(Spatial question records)
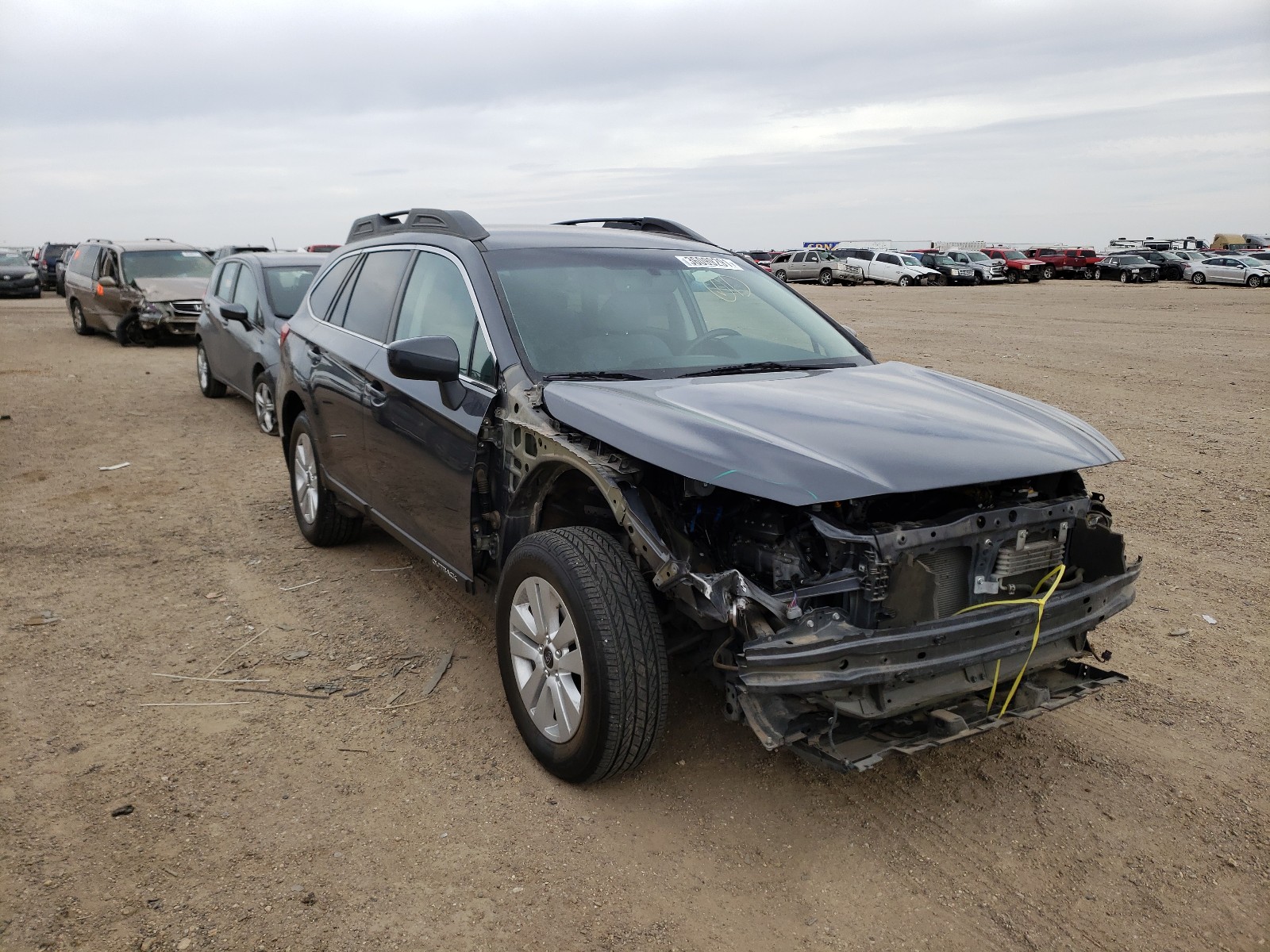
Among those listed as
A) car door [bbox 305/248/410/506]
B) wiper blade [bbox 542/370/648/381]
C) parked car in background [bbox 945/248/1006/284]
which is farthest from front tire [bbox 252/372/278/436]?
parked car in background [bbox 945/248/1006/284]

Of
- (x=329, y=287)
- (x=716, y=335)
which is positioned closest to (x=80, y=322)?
(x=329, y=287)

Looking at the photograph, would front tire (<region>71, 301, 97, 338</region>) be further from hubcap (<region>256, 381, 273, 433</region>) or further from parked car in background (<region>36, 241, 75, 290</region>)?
parked car in background (<region>36, 241, 75, 290</region>)

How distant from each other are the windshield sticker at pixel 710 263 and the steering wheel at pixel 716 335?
1.61ft

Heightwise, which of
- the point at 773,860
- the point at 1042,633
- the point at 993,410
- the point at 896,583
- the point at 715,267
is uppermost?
the point at 715,267

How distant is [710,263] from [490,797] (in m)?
2.73

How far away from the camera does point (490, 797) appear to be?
3506 millimetres

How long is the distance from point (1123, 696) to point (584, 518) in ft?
7.77

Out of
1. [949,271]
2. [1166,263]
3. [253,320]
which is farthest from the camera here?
[1166,263]

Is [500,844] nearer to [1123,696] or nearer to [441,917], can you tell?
[441,917]

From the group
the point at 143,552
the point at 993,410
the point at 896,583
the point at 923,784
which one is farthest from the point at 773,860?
the point at 143,552

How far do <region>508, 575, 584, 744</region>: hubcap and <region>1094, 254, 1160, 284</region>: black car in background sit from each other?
46751 millimetres

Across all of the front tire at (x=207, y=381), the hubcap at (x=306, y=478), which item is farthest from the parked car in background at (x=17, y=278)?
the hubcap at (x=306, y=478)

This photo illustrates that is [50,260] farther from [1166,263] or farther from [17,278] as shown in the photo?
[1166,263]

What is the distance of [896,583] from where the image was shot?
3078mm
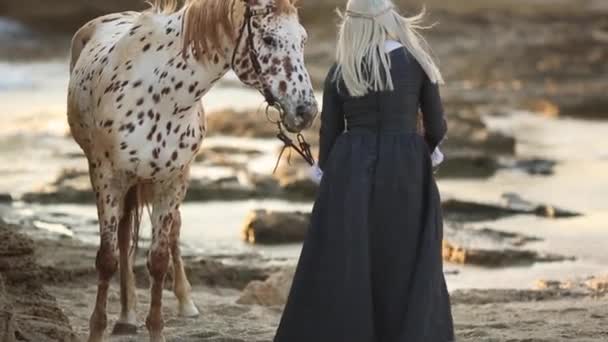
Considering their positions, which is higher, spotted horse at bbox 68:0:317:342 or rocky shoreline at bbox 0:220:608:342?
spotted horse at bbox 68:0:317:342

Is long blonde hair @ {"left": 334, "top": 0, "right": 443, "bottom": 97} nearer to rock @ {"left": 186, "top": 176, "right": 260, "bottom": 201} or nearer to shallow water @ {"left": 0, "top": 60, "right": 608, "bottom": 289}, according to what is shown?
shallow water @ {"left": 0, "top": 60, "right": 608, "bottom": 289}

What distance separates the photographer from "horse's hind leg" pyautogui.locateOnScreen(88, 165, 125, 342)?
6.88m

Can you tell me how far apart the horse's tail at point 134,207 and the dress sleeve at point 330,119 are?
3.53 feet

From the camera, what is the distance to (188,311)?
27.3 ft

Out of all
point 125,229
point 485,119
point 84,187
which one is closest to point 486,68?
point 485,119

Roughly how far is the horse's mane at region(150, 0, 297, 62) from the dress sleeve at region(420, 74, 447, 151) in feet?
2.14

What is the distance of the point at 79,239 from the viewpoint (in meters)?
10.8

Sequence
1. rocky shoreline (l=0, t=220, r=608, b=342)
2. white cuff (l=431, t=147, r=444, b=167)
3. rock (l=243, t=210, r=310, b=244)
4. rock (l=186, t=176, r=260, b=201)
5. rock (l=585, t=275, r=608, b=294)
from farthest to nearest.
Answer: rock (l=186, t=176, r=260, b=201) < rock (l=243, t=210, r=310, b=244) < rock (l=585, t=275, r=608, b=294) < rocky shoreline (l=0, t=220, r=608, b=342) < white cuff (l=431, t=147, r=444, b=167)

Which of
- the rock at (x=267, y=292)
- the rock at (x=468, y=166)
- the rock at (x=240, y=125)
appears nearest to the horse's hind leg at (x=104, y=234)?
the rock at (x=267, y=292)

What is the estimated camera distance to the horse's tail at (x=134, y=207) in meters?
7.38

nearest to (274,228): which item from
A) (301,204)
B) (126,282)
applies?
(301,204)

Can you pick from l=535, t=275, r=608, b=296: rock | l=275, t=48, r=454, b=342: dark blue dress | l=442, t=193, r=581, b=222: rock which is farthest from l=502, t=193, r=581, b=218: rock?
l=275, t=48, r=454, b=342: dark blue dress

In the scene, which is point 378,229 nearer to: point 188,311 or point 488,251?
point 188,311

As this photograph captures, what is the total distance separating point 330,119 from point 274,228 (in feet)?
15.5
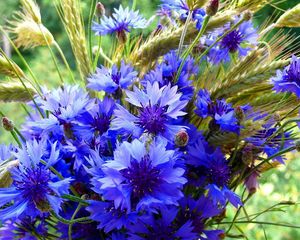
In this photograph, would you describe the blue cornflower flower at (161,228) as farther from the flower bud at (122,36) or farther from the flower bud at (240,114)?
the flower bud at (122,36)

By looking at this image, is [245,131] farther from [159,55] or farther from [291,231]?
[291,231]

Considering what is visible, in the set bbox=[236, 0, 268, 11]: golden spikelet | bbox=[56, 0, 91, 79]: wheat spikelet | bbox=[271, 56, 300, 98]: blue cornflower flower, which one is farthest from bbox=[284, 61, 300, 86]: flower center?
bbox=[56, 0, 91, 79]: wheat spikelet

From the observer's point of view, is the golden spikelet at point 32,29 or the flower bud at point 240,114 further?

PROBLEM DETAILS
Only the lines from the line with "What is the estimated" to the end of the records should be repeated, exactly and without pictures.

COMPLETE RESPONSE
What is the estimated camera distance to the horse's tail at (x=134, y=207) in meters?
7.38

nearest to (274,228): which item from
A) (301,204)
B) (126,282)
applies?
(301,204)

Can you pick from l=535, t=275, r=608, b=296: rock | l=275, t=48, r=454, b=342: dark blue dress | l=442, t=193, r=581, b=222: rock which is farthest from l=502, t=193, r=581, b=218: rock?
l=275, t=48, r=454, b=342: dark blue dress

In the scene, which is point 378,229 nearer to: point 188,311 or point 488,251?
point 188,311

As this photograph captures, what is the total distance separating point 330,119 from point 274,228 (in feet)?
15.5
In this photograph, would you describe the blue cornflower flower at (161,228) as farther from the flower bud at (122,36) or farther from the flower bud at (240,114)?
the flower bud at (122,36)

By looking at this image, is [245,131] farther from [159,55] or farther from [291,231]?
[291,231]

Considering what is visible, in the set bbox=[236, 0, 268, 11]: golden spikelet | bbox=[56, 0, 91, 79]: wheat spikelet | bbox=[271, 56, 300, 98]: blue cornflower flower, which one is farthest from bbox=[284, 61, 300, 86]: flower center?
bbox=[56, 0, 91, 79]: wheat spikelet

From the observer's point of view, is the golden spikelet at point 32,29 or the flower bud at point 240,114 further?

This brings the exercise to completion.